Field of the Invention
The present invention is directed to systems and methods for providing mathematical regression analysis. More specifically, the present invention provides methods and systems for providing mathematical regression analysis in situations where exact feedback on desired output values is difficult or impossible to obtain.
Background Information
Mathematical regression is a method for estimating the value of a set of dependent variables given a set of independent variables. Regression proceeds by having a user or system supply desired values for a large set of samples and an optimization method is utilized to train a regression model using a loss function. In traditional regression, the desired dependent output values provided are exact and do not change during the regression process.
It is frequently the case that it is difficult or impossible for a user or system to supply the exact desired dependent output variables.
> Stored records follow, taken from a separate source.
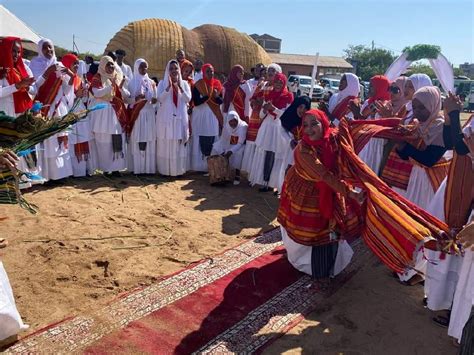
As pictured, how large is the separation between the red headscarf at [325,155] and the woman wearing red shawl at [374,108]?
7.08 feet

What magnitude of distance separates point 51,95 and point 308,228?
4.61 metres

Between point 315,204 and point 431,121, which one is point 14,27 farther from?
point 431,121

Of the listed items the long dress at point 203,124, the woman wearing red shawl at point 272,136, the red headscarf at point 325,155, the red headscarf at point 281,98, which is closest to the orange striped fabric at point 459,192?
the red headscarf at point 325,155

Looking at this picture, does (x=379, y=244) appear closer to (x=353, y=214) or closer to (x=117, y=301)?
(x=353, y=214)

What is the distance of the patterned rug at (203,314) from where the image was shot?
2.99 metres

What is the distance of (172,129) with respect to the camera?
24.2 feet

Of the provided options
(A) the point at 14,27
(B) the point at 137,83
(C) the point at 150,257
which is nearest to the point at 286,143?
(B) the point at 137,83

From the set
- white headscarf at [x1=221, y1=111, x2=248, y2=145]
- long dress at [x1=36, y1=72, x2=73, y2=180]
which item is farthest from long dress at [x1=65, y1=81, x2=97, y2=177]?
white headscarf at [x1=221, y1=111, x2=248, y2=145]

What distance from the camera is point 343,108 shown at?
20.6 ft

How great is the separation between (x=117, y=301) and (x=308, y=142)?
218cm

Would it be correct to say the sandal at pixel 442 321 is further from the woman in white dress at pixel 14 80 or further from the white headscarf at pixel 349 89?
the woman in white dress at pixel 14 80

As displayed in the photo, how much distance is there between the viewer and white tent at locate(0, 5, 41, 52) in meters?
15.3

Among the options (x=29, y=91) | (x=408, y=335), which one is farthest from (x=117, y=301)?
(x=29, y=91)

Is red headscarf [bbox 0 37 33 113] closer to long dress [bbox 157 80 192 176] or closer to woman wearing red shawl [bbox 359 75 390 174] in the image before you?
long dress [bbox 157 80 192 176]
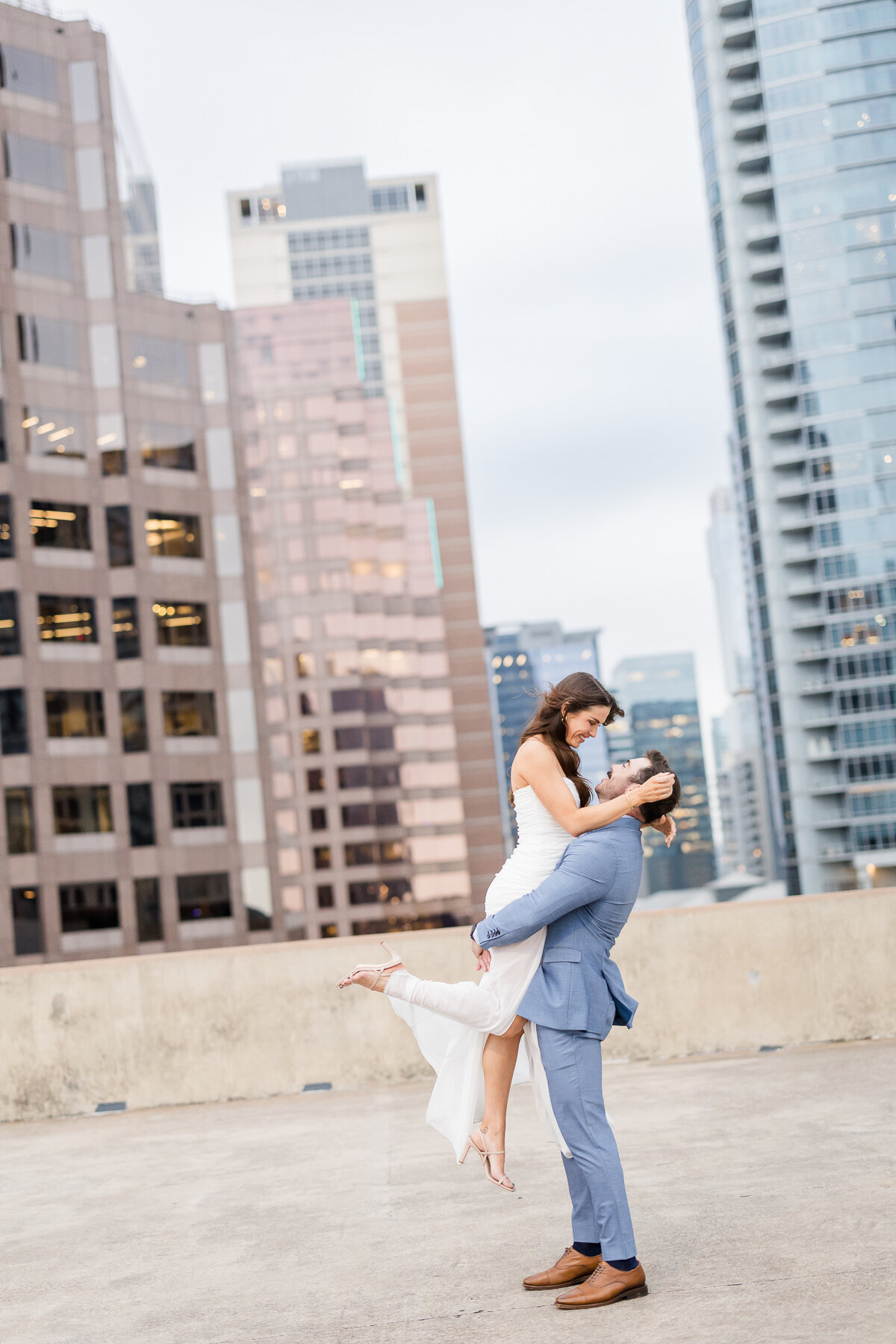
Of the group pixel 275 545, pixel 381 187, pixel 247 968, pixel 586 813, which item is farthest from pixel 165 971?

This can be because giving feedback is expensive in terms of time, effort, money or some other resource; a user or system cannot reliably give good values; or, the correct values are ambiguous (for example, the values are only relative and multiple different sets of values are equally valid).
In such cases, however, a supervising user or system, when given a set of possible values, may improve and potentially correct a subset of these values (i.e. the subset that is obviously wrong). In addition, it may also be possible for a supervising user or system to compare between two sets of possible regression values and determine which one is better.
Accordingly, there is a need for improved methods for providing mathematical regression analysis in situations where feedback is particularly difficult or impossible to obtain.